“Quick,” I said. “We don’t have long. The sugar rush from dessert is about to kick in.”
Everyone laughed but I wasn’t trying to be funny. I’d learned to dread sugar. American food seemed to be laden with it, even the healthy stuff. Like “raisin bran” — each raisin came in a crystallized winter coat of silvery refined sugar. One moment the kids would be okay — I could get them sitting quietly in the rec hall, painting or whatever. Then they’d have a snack and suddenly it was like being in a Roy Lichtenstein painting — all KABAAM and WALLOP, as they ricocheted off the walls, running about and fighting with each other.

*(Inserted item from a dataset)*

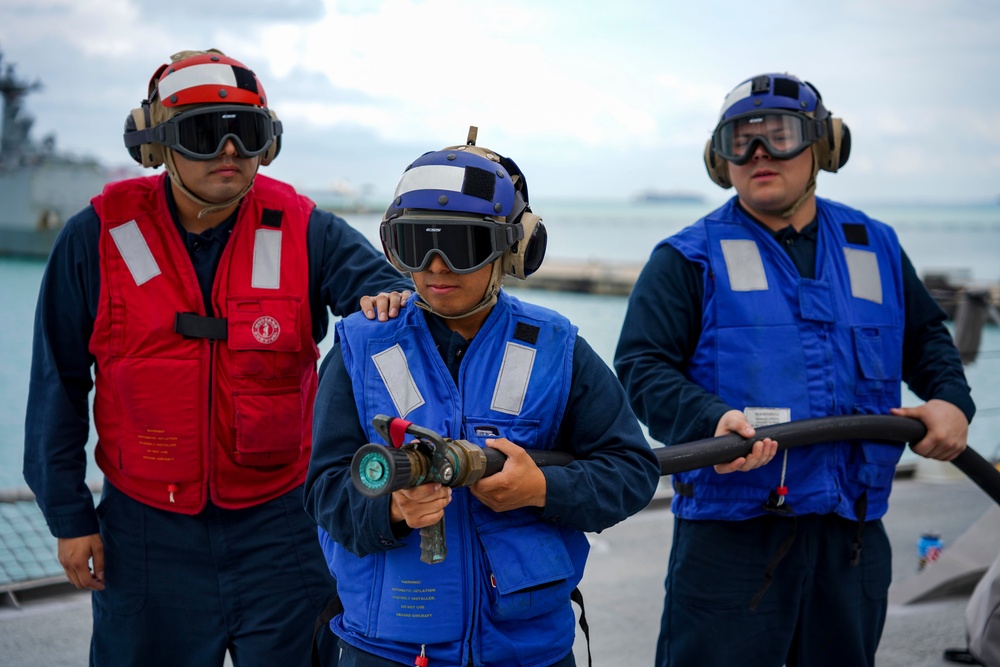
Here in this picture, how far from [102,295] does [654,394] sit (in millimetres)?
1375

“You really are, categorically, the most American guy in the universe,” I said. “Next you’ll be telling me you were Prom King. And you drive a red pick-up truck.”
Don’t be sick on the children… Don’t be sick on the children…
Their little heads bobbed beneath me in the queue to get on the aeroplane. My stomach lurched again and I grabbed it. If I clutched at my guts hard enough, hopefully they’d not empty themselves over the excitable heads of the kids in front.
I couldn’t be certain, but vomming over innocent kiddlywinks could possible jeopardize my acceptance onto a long-haul flight.
Why had I done that last shot last night? Why, please? Why? WHY!?